One thing I got wrong initially: when transitioning back to the menu, all items were being dumped into the stash. Your carefully arranged loadout would scatter. Fixed that quickly — items now stay exactly where you put them. Your slot 1 pistol is still in slot 1 when you come back.
The Coin Economy
Money pickups existed before, but they literally just logged to the console. Now there’s a real CoinSystem — a singleton that tracks your coins, persists them in the save file, and never resets. Coins are tied to your character forever.
The UI sits in the top-right corner: a simple gold number that updates when you pick up cash. Money items got a visual upgrade too — they’re now upright spinning yellow cylinders instead of generic cubes, so they actually look like coins on the battlefield.
Every game now guarantees at least one money spawn, alongside the usual pistol, SMG, and wrench pickups.
The spending part comes later — but the foundation is there. Coins persist across deaths, across levels, across sessions. When the shop arrives, you’ll have something to spend.
Every Item Has a Price
Speaking of economy: all items now carry a sell value. This flows through the entire system — from pickup to inventory to save file.
| Item | Sell Value |
|---|---|
| Health Pack | 10 |
| Pistol | 50 |
| SMG | 75 |
| Wrench | 100 |
The value is stored in WeaponData, serialized in WeaponSaveData, and preserved through every drag-and-drop operation and scene transition. When selling gets implemented, you’ll be able to convert unwanted weapons into coins. The Wrench being the most valuable feels right — it’s a rare and versatile tool.
Waves That Scale With You
The wave system got smarter. Previously, wave size was a flat formula: starting size plus a fixed increase per wave. Now it factors in your character level:
enemies = baseSize + (wave - 1) * waveIncrease + playerLevel
A level 1 character on wave 1 faces 4 enemies.
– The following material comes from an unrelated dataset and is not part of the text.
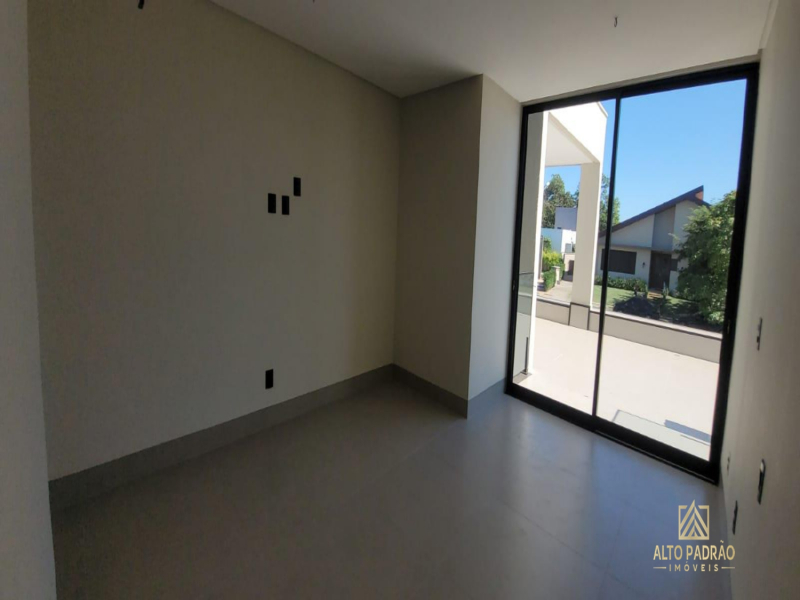 Apartamento, Portal do Sol Green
A level 5 character on wave 2 faces 10. The game grows with you.
I also widened the enemy spawn distance dramatically — from a tight 35–50 range to 25–120 units out. This means enemies no longer arrive as a single wall. The closest ones reach you quickly while distant spawns trickle in over time, creating a more natural flow to combat. You deal with a few scouts, then the main group, then stragglers. It feels much better than everyone arriving at once.
Persistent Progression
XP and levels now properly persist across games. The experience system saves your level and current XP to the save file, and restores them when you load either scene. Die on wave 3? Your XP from those kills is still there when you retry.
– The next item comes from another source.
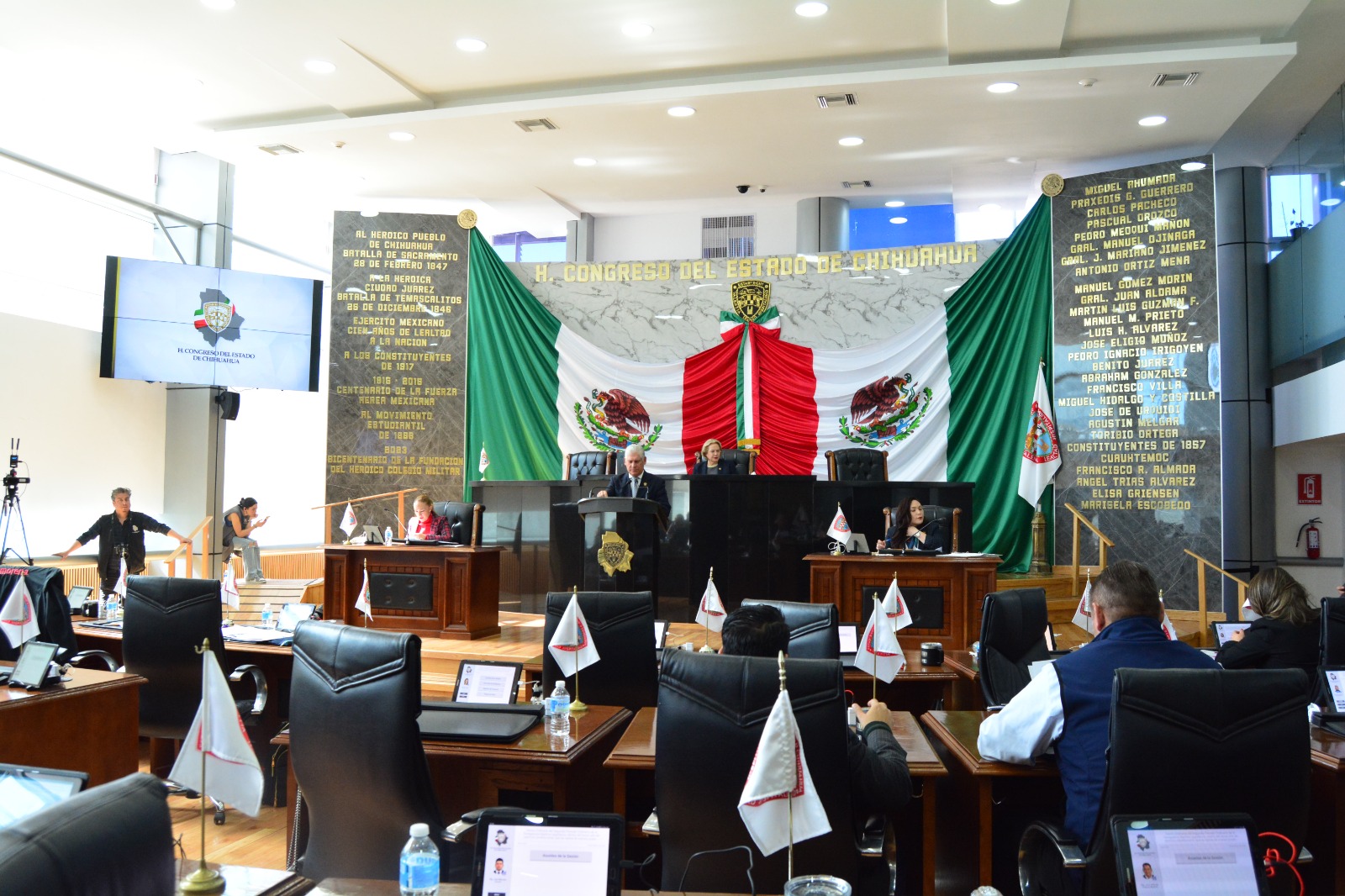 WhatsApp Image 2024-03-05 at 10.23.12 AM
The XP and coin displays show on both the main menu and in gameplay, so you always know where your character stands.
Small Fixes That Matter
A few quality-of-life improvements that don’t deserve their own section but made a real difference:
- Inventory UI background made transparent — the old dark overlay made sense when it sat on top of gameplay, but on the dedicated menu scene it just looked like a weird box over nothing
- XP and Coin displays render above the inventory — they were getting hidden behind the loadout screen, fixed by bumping their canvas sort order
- Item labels don’t get squished on coins — unparenting the label from the coin mesh prevents the non-uniform scale from distorting text
What’s Taking Shape
Revision is starting to feel like it has a real structure now. There’s a place to prepare (the menu), a place to fight (gameplay), and a reason to care about what you bring (item values, coin economy). The loop of “gear up, fight, collect, return” is working.
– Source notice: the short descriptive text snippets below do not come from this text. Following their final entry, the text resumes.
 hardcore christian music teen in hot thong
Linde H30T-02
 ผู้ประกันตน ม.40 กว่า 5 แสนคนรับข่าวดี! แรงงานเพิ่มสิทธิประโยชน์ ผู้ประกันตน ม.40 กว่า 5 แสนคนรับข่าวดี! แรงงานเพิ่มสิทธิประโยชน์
Next on my mind: actually spending those coins. A shop in the main menu, maybe upgrades, maybe new weapon types to buy. The systems are all there waiting — the coin balance persists, items have values, and the menu is the perfect place for a storefront.
But that’s for the next evening session. For now, I’m happy with where things are.
Built with Unity 2022.3 LTS. All gameplay systems written in C#. AI-assisted development with Claude Code.